Why I Oppose The Snooper’s Charter

in Security

snooper's charterI make so secret of my opposition to the UK Government’s planned investigatory powers bill – or snooper’s charter as it is better known.  The core of the bill is that the UK Government wants the power to demand Internet services hands over their customers’ records and to weaken encryption in its fight against terrorism. Home Secretary Theresa May is, however, under attack from MPs and even the Information Commissioner’s Office, the job of which is to protect data.  She has been called to appear before the parliamentary scrutiny committee who want answers to a number of questions.

Judicial Review Of Snooper’s Charter

These include:

  • Whether the value of the communications data to be stored for 12 months and accessed by the police and security services outweighs the privacy risks involved
  • Why the bill’s current definition of telecommunications providers potentially includes coffee shop and hotel WiFi providers
  • How she justifies bulk data collection as legal given recent judgments in the EU court of justice and the European court of human rights
  • Why the draft bill specifies a “judicial review” test should be used, if the judicial commissioners operating the “double lock” authorisation process will be applying the same tests as the home secretary
  • Why the draft bill weakens the protection given to journalistic sources under existing and crime and terrorism legislation.

information commissioner Christopher Graham was asked by the parliamentary committee whether the bill gets the balance right, between privacy and security. “It’s very difficult to judge whether the bill gets the balance right,” he said. “Because the one thing we don’t have in the voluminous material that has been put before you is any real evidence, as opposed to the occasional anecdote, for the utility of the information that’s sought.

Serious Crime And Terrorism

“The bill proposes that data can be required to be retained for 12 months but there’s no particular explanation of why 12 months — rather than six months or 18 months — is desirable because there is no indication of the use that such information has been put to over many months and years in the normal way of dealing with serious crime and terrorism.”

While the proposed bill obviously targets the major players such as Google, Microsoft, Facebook, Twitter and Apple, etc. there is some confusion about the spread of organisations that will be required to comply with the legislation.  Will, for example, the high street cafe that provides free WiFi for its customers be compelled to dig out and hand over data from which ever company provides the Internet connection?
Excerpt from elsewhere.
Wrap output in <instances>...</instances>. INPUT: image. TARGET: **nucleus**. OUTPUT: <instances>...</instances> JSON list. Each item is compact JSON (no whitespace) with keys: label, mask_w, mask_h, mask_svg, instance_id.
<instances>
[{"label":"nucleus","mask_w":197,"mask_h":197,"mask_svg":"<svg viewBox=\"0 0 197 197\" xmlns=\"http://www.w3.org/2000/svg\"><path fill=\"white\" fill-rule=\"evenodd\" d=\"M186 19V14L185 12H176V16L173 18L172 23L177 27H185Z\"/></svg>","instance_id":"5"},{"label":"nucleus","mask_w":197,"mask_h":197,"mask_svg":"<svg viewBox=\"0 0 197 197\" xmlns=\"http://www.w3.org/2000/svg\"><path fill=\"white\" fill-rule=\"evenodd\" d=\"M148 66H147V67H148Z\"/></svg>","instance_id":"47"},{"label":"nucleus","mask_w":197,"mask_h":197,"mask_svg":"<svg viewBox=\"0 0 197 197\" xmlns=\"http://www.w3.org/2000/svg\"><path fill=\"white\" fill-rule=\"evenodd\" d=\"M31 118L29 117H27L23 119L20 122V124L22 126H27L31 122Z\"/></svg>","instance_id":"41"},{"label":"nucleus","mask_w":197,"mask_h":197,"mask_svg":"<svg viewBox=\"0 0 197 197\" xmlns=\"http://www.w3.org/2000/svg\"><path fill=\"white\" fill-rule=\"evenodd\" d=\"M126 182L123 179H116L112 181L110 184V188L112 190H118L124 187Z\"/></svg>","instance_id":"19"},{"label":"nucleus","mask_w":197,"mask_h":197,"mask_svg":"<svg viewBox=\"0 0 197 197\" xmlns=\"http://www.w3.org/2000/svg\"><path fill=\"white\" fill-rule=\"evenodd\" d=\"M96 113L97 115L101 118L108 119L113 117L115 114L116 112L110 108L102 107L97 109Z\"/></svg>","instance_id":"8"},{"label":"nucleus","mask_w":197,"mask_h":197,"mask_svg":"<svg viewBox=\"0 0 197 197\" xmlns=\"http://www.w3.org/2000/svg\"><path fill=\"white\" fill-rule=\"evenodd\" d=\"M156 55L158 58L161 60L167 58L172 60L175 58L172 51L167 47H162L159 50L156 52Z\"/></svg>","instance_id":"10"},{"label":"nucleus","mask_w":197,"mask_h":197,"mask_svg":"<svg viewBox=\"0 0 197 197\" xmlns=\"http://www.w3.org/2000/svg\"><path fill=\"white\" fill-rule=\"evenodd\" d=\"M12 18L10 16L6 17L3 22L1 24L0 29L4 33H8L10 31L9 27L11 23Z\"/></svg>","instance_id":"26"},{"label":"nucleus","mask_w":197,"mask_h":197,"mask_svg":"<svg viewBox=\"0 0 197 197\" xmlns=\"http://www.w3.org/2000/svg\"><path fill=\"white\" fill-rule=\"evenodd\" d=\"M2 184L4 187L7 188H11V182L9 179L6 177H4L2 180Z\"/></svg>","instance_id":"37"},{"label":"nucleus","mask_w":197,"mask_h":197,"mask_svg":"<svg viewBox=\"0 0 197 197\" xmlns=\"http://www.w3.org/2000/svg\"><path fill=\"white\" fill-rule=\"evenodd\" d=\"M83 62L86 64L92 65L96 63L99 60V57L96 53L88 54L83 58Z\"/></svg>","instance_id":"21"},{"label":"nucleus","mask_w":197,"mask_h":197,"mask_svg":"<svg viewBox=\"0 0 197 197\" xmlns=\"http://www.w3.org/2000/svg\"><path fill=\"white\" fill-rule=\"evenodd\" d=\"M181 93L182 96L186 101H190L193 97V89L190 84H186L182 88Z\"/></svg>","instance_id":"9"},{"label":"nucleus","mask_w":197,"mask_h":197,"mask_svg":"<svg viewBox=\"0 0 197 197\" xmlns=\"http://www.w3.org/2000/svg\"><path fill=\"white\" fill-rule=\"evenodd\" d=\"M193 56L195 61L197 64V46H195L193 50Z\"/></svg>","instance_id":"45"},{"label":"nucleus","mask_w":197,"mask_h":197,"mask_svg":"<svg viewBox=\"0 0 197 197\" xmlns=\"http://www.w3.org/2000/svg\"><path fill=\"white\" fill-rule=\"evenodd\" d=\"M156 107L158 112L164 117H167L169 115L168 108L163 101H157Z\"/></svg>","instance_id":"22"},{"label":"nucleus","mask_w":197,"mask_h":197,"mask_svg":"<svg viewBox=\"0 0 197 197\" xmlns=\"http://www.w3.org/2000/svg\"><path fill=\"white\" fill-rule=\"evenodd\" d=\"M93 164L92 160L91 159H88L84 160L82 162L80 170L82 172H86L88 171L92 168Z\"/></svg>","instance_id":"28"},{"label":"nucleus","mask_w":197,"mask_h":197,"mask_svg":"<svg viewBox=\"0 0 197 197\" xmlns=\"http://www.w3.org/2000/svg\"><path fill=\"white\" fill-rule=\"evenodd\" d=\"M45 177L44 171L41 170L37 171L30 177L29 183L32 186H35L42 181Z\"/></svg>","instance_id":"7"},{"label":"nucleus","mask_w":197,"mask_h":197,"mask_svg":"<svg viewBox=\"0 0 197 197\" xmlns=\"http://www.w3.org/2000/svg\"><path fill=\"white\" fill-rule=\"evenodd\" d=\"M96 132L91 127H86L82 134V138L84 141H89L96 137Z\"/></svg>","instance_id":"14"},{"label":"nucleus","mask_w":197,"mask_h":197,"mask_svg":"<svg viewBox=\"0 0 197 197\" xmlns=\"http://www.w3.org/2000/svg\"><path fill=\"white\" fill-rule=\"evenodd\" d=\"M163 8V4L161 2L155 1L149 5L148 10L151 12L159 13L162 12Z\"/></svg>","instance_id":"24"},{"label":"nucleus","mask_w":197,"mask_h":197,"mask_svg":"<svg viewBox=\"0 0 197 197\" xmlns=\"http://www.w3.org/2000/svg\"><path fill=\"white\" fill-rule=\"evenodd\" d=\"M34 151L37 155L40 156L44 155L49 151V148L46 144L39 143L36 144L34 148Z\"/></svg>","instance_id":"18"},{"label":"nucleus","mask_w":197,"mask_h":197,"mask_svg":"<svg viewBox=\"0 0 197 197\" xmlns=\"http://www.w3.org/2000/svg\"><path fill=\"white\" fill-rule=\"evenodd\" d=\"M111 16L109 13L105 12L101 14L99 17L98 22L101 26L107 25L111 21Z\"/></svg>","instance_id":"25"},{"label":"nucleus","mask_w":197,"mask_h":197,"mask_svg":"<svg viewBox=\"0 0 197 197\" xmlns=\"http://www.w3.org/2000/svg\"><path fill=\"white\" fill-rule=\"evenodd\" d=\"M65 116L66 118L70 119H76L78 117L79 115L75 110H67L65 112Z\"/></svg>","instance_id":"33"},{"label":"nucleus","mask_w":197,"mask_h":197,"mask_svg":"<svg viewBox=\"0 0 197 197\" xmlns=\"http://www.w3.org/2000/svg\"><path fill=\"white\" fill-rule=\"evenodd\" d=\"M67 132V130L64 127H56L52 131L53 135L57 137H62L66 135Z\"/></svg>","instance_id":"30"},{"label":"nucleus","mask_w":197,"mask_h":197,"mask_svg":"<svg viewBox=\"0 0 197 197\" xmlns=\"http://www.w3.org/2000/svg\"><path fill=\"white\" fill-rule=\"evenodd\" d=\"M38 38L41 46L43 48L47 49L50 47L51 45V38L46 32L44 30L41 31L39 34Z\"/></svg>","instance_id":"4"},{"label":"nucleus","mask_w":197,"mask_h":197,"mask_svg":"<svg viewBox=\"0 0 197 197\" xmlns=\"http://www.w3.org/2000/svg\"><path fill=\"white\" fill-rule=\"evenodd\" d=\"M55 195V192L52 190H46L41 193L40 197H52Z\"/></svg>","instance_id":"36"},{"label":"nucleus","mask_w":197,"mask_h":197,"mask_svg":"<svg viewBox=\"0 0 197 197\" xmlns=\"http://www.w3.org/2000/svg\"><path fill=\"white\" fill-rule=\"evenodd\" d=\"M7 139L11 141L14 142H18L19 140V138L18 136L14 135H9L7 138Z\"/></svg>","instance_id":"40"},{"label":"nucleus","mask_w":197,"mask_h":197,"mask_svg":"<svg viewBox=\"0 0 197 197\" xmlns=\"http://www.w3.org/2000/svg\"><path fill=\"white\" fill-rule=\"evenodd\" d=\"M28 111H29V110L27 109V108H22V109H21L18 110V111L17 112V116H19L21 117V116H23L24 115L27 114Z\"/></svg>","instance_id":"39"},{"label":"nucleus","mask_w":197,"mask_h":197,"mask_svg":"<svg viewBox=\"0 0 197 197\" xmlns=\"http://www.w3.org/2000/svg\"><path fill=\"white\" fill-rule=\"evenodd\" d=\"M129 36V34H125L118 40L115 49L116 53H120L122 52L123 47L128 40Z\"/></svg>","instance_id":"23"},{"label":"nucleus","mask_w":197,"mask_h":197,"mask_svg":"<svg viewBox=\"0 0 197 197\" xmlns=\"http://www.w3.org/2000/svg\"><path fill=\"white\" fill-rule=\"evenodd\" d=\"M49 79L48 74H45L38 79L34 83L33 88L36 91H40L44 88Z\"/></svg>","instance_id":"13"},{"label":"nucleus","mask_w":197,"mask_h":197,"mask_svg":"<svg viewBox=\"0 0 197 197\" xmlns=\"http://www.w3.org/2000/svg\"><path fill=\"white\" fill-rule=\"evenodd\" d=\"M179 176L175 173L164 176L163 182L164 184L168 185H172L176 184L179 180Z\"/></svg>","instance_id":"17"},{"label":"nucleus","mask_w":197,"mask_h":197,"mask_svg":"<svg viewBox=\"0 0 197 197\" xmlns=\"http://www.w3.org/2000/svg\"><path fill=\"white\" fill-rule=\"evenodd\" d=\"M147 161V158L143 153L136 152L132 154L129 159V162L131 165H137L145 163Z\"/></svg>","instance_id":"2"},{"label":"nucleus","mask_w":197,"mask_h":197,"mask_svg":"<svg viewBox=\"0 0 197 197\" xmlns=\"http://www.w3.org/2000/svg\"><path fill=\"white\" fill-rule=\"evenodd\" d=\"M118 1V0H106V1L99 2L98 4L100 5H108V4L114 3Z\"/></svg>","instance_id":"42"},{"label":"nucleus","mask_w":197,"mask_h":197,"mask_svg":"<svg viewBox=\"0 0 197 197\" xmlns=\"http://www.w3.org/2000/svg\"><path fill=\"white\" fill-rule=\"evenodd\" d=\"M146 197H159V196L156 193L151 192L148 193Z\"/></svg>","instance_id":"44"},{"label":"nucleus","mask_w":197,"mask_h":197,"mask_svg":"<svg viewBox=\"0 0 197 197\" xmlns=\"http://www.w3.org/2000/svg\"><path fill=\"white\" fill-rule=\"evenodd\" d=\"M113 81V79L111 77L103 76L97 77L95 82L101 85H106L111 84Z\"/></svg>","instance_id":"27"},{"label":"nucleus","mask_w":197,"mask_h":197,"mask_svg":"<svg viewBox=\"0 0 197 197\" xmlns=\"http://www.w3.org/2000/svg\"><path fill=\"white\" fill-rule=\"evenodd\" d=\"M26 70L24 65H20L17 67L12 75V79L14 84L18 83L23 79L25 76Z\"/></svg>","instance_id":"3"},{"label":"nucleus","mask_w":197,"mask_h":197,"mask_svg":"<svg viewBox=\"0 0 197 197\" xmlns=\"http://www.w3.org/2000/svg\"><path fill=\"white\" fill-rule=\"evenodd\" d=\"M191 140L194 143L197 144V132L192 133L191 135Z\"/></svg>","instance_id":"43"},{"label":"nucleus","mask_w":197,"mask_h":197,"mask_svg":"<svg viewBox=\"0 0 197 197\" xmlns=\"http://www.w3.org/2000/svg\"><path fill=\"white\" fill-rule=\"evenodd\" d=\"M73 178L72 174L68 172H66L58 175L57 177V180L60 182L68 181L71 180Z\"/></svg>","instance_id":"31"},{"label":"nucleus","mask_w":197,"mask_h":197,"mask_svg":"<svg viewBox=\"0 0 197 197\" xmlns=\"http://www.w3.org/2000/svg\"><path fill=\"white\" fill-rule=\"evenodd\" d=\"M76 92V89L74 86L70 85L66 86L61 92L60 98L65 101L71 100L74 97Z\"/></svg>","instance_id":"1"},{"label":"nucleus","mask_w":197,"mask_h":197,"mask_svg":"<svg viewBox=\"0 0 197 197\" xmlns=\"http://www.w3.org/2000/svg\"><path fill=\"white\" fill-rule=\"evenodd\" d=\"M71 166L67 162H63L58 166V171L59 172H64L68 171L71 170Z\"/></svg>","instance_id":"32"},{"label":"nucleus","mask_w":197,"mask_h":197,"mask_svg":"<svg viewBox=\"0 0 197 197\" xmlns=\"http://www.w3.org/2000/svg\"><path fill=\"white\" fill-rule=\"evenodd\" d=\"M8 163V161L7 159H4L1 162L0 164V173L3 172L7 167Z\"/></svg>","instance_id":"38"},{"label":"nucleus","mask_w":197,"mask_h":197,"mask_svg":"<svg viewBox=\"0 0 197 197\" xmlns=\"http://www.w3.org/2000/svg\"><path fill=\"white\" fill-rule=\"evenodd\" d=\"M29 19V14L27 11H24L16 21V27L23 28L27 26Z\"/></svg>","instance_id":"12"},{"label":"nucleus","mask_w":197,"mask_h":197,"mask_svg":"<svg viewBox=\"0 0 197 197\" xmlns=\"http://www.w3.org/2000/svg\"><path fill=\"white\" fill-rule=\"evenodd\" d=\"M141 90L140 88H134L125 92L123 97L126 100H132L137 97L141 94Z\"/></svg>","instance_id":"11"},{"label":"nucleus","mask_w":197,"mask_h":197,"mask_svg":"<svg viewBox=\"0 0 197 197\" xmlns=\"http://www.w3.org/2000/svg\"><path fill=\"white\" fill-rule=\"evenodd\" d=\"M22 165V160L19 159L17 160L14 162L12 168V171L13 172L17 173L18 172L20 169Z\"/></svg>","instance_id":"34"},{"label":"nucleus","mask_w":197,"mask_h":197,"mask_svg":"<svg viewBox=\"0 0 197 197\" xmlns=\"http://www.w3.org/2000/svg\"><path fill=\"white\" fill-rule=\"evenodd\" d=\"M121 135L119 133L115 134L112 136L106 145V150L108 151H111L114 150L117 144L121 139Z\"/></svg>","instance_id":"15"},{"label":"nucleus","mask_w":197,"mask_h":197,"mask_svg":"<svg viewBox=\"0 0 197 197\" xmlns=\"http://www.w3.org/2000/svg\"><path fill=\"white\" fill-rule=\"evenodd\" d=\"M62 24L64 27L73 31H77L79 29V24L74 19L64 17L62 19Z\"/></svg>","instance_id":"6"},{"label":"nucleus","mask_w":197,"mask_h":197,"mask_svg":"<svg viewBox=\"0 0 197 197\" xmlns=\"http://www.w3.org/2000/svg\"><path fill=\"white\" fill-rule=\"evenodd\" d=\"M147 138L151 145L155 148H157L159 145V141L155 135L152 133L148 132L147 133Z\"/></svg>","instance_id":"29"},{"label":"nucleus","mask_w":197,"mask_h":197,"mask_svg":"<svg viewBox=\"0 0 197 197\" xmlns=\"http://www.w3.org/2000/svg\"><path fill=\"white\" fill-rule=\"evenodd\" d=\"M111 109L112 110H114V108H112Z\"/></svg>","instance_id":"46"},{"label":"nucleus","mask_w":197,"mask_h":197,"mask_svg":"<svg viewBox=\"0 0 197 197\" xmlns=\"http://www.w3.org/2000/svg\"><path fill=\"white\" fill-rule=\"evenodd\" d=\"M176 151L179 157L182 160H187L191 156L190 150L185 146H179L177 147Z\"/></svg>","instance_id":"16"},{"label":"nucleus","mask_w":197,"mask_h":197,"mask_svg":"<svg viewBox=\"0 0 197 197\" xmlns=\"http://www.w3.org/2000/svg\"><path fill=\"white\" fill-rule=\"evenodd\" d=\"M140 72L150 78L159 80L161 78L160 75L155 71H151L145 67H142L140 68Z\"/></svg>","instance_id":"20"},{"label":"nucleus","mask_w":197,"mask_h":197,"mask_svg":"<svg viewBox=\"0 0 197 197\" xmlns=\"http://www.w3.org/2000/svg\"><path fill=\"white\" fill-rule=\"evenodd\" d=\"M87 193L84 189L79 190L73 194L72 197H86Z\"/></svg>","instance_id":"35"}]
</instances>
Stronger Not Weaker Encryption

Furthermore, with last year’s highly public hacks of TalkTalk, Ashley Madison, Edinburgh council, Carphone Warehouse and even, this is te end of civilisation as we know it, Betty’s Tea Rooms in Yorkshire,  we should be strengthening encryption, not weakening it.

Also, once the UK Government grabs the data, what assurances do we have that the data is safe or will it be stolen from a laptop computer left in the back of a cab or a pole dancing emporium by some slacker of a civil servant?  Government has a sorry history here.  The individual who blithely declares “I don’t care, I have nothing to hide” will change their mind if the Government carries out a wild card sweep of , say, Facebook data and that data goes missing while in the “care” of the Government and goes for sale on the dark net!

Snooper’s Hypocrisy

The UK Guardian newspaper reports that May’s appearance follows the rejection of a Freedom of Information Act request to see the date, time and recipient of every email the home secretary sent, every Skype call she made and every website she visited during October and November last year on the grounds that it was “vexatious”.

The Guardian continues that Liberal Democrat leader, Tim Farron, said the rejection showed that the while the government wanted to push through powers in the bill to give the police and security services’ access to everyone’s weblogs, they were not prepared to release the home secretary’s records.

Lazy Legislation, Intelligence And Enforcement

“Theresa May wants access to our entire web browsing histories, what she calls ‘internet connection records’, but when the public asks to see hers the Home Office decides that the request is vexatious. I would argue that her policy is not only vexatious but Orwellian,” said Farron.

I think that the snooper’s charter is lazy legislation, lazy intelligence collection and lazy enforcement and I dread to think what happens with the vast amount of data that will be flooding over the intelligence service’s desks!  But maybe this is hardly surprising given the Government’s attempts to dramatically cut funding of the country’s police forces. It is thought that much of the work carried out by police forces will be taken over by contractors such as G4S which is run by none other than Home Secretary Theresa May’s husband. Or maybe I am being overly cynical!

Summing up, I don’t have anything to hide, unless Theresa May sees me as undermining her idea of democracy.  I do believe I have a fundamental right to keep my data away from a political state that is starting to show very undemocratic tendencies which is why I use VPN and Boxcryptor. You should also check out Ghostmail and Whisply.